It was in 1974, when the term “internet” was first used as a shortened term for “internetworking” (lame, right?) . At the time, there were several internets, as they referred to collections of linked networks.
The internet emerged in ’89 when a programmer named Tim Berners – Lee wrote the code for the first web browser called World Wide Web along with the standards for HTML, HTTP and URLs. The world also saw it’s first internet service providers (ISPs) starting at the same year.

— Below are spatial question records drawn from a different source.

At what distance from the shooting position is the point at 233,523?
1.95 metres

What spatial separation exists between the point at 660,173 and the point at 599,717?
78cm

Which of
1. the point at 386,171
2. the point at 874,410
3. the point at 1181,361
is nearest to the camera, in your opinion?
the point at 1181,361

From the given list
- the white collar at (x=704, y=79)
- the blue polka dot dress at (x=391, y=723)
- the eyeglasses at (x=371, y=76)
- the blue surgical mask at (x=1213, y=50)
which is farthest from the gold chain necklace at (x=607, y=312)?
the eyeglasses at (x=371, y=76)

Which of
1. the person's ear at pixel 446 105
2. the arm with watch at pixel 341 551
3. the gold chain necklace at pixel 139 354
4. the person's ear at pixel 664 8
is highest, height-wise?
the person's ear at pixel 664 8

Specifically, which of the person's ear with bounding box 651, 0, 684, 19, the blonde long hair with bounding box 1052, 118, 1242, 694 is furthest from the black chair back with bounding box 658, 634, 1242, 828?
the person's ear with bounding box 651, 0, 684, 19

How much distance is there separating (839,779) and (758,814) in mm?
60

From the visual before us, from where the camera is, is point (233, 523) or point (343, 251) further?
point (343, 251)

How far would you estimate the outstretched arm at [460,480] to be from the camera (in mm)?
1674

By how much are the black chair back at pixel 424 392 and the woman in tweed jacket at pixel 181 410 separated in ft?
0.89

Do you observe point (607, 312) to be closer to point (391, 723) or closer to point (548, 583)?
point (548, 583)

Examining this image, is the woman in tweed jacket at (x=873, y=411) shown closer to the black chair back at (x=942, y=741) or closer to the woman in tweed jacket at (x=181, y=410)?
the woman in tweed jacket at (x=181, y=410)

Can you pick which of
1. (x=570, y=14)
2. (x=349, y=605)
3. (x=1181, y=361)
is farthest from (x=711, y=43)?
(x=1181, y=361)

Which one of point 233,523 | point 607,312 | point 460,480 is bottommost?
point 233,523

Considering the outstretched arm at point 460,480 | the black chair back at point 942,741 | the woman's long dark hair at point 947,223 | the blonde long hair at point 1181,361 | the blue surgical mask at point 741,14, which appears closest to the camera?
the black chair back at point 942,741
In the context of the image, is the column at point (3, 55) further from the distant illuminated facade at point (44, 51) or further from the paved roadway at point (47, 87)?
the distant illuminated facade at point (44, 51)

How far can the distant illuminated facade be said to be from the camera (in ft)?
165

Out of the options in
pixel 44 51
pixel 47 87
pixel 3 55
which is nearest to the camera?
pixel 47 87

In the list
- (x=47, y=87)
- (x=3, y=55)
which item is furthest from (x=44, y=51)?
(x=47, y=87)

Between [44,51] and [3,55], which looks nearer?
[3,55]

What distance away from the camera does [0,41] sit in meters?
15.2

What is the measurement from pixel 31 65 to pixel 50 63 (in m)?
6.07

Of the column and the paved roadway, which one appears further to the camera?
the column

In the US, the first commercial dial-up ISP called ‘The World’ was started in 1989.
Rhodes University located in Makhanda, Eastern Cape, South Africa received the first South African IP Address in ’88.
In ’90, the internet corporation for assigned names and numbers granted South Africa the country code top-level domain .za.
South Africa’s internet user base grew from 2.4 million in 2000, to 5 million in 2008 to 12.3 million in 2012. In January 2021, this number grew to 38.13 million or close to 60% of the population, by contrast, Africa’s average internet penetration is just under 50%
Africa’s first broadband submarine cable system was launched by SEACOM in 2009. The 17 000 kilometers submarine cable connects African countries like South Africa, Kenya, Mozambique, Namibia, Tanzania etc. to the internet.
In 2017, China had 756 million people connected to the internet, and India, 391 million people connected to the internet so basically Asia accounts for almost half of the world’s active internet users!
Gauteng is the province with the most access to the internet with 72.2% of the population connected and growing, while Limpopo is the province with the least number of people connected to the internet with 42.6% of the population connected to the internet and growing.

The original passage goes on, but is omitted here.